My sister and I were enrolled in a rural K-12 school near my grandparents' farm when we returned to the States from Japan, in February of 1958. I was the new kid in a tentative situation, as usual. I was in the latter half of 5th grade. I was a good student, even if a bit shy, especially in a new situation. The teacher--can't even remember her name--had a glass/ceramic bell on her desk that she rang when she was taking away all of part of recess. The class hated that bell! I went up to her desk one day to ask a question and somehow managed to knock that bell off her desk, which broke into pieces on the floor. Her first words were, "Oh no! I have had that bell for (pick your own number) years!" While the class silently celebrated, I was mortified. I told the story to my family when I went home. We went out and shopped for a bell to replace the one I had accidentally broken.
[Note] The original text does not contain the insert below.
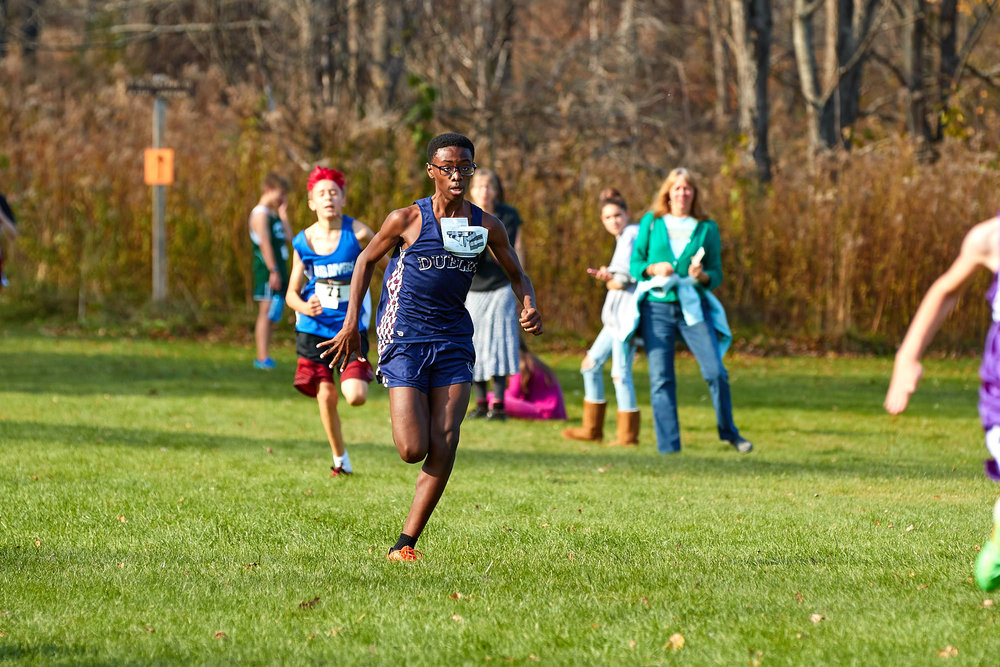 Cross Country at RVAL Championships 2016   - 57769.jpg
When I delivered it to the teacher, she said, "You didn't need to do that. The other bell just came with some bath salts." To this day, this is the ONLY thing I remember about this teacher.
I've always been so aware of the impressions that I might make as a teacher. Some loved me. Some hated me. I did the best I could. As with raising your own kids, you hope the love shines through the discipline.
I've had students who were living with grandparents because both parents were in prison for different reasons. I've had students who didn't know what bus to get on because no one had custody of them. I've had students who were inspired enough about their lives to share their triumphs with me. I've had students who went on to become pharmacists and doctors and medical assistants, and others who became electrical linemen, tow truck drivers with the BIG stuff, airplane mechanics, and welders. I hope to GOD I never discouraged a one of them because of anything I did or said.
I learned almost everything there was to learn, but only just before it was time to retire. You never stop learning, and you never stop teaching. And guess what? The "you" is all of us!